Mike Ayala: I love the approach that you took there though, because in this day and age, I was just having this conversation with somebody on the back end. Some people’s business models completely rely on people signing up, giving someone their credit card and realizing that they’re never going to cancel that. And that was the exact opposite of what you just said. And so I really appreciate and love that you’re so results-focused. The 15% is just not acceptable to you. That’s pretty amazing. And I think there’s a powerful lesson in that.

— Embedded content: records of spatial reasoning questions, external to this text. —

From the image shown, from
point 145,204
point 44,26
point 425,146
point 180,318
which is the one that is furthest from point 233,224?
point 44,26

Jill Coleman: Yeah. I mean, it’s one of those things where like, it doesn’t feel good, you know, I was just like, okay. Cause I had to say it to myself and I could’ve easily been like, well, they should just finish the course. Like all the materials here, they just don’t want it enough. Like I could have said that, but instead I was like, okay, it’s my problem. This is my course. There are things I can put in place to get the adherence to be higher, you know and that’s my issue. And so retiring that program at the time, I want to say it felt like a risk because it was not really like it to be in my integrity, I couldn’t keep like launching that program. And I still had people ask me about it, but it’s just, the iteration it was at the very end is not the same as what I’m offering now. So yeah. I mean, it’s tough, but if you and you know, this, you have to have integrity in this business. I think that’s one of the things, if you don’t have that, if you don’t have like honesty you know, integrity, cause there’s no checks and balances, right. Someone can put on their Instagram profile that there they are a multiple seven-figure business owner. And you’re like, there’s no way to check that. So you have to have be, you know, you have to be a person of your word and 10 years in I’m like I have to, that’s the only thing I can’t sleep at night if I’m not.

Mike Ayala: I don’t need all the details, but what was, what’d you find in that, like, what’d you have to adjust? Was it just something about the delivery? Like what was wrong with it?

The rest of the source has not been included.